Plank – the individual boards which make up the hull.
Port Side – left side of a vessel
Rudder – the vertical blade at the stern of the ship that is turned horizontally by the ship’s wheel to change the vessel’s direction when in motion.
Running Rigging – polyester lines used to hoist sails (halyards) and control sail shape (sheets).
Samson Post – the strong post near the bow that secures the bowsprit.
Scupper – openings in the bulwarks which permit sea water to quickly drain from the deck of the ship.
Sheets – lines used to control sail shape.
Shutter Strake – the final stake of planks that “shuts” the hull.

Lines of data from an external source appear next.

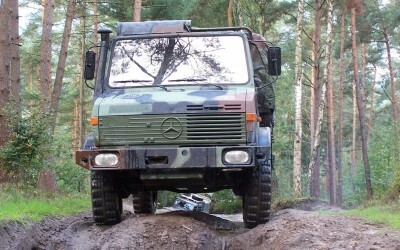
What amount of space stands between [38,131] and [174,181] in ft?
13.6

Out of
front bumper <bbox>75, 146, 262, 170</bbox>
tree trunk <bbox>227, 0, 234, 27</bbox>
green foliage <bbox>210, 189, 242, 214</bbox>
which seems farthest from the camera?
tree trunk <bbox>227, 0, 234, 27</bbox>

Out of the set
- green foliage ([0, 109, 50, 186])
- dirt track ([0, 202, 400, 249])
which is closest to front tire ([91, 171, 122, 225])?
dirt track ([0, 202, 400, 249])

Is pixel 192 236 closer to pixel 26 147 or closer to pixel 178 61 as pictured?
pixel 178 61

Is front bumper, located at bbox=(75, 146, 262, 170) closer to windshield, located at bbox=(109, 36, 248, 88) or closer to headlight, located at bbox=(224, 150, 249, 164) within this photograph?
headlight, located at bbox=(224, 150, 249, 164)

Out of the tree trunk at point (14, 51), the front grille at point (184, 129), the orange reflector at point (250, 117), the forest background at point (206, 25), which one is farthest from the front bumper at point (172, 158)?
the tree trunk at point (14, 51)

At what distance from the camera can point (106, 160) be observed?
7.44m

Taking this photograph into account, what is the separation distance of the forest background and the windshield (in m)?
1.07

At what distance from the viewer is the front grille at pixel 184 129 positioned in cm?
742

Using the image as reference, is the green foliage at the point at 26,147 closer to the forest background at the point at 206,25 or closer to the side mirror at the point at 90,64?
the forest background at the point at 206,25

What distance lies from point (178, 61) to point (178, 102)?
47.4 inches

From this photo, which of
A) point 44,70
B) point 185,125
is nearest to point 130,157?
point 185,125

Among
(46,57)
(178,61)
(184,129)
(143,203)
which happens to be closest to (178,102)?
(184,129)

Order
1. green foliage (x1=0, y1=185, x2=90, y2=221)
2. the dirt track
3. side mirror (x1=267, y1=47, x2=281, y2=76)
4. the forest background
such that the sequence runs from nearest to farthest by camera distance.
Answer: the dirt track < green foliage (x1=0, y1=185, x2=90, y2=221) < side mirror (x1=267, y1=47, x2=281, y2=76) < the forest background

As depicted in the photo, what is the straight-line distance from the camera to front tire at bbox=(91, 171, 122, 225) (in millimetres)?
8211
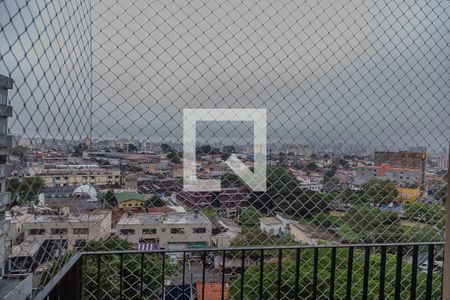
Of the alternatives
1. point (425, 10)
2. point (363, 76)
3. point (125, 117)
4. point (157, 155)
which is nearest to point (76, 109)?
point (125, 117)

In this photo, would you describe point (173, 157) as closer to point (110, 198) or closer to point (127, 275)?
point (110, 198)

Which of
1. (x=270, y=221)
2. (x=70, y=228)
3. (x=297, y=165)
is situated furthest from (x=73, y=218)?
(x=297, y=165)

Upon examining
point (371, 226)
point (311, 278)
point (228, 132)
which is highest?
point (228, 132)

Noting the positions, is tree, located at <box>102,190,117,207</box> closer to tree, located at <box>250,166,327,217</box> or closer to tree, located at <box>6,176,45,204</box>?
tree, located at <box>6,176,45,204</box>

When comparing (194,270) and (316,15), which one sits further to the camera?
(316,15)

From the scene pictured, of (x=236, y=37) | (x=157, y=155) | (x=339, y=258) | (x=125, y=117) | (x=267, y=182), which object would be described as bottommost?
(x=339, y=258)

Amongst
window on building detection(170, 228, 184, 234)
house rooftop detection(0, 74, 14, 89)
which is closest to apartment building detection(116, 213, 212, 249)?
window on building detection(170, 228, 184, 234)

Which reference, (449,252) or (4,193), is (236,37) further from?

Sole – that which is under your feet when down below on a ship (called a “floor” when not on a ship)
Spars – stout poles such as masts, yards, booms and bowsprit
Standing Rigging – fixed, rigging which supports the masts. Made from steel braided cable that is tarred and custom spliced for our ship.
Starboard Side – right side of a vessel
Staysail Schooner – a sailing vessel with fore-and-aft sails on two masts, the foremast being shorter than the mainmast.
Stem – The stem is the most forward part of the ship’s bow and is an extension of the keel itself.
Stern Post – the central upright structure at the stern of the ship, which bears the rudder.
Strake – a line of planks around a ship.
Transom – the flat surface forming the stern of a vessel.
Yard – a cylindrical spar, tapering to each end, slung across a ship’s mast for a sail to hang from.
Yardarm – the ends of the yards.
Whiskey Plank – the final plank placed on the hull. Traditionally celebrated by shipwrights with shots of whiskey.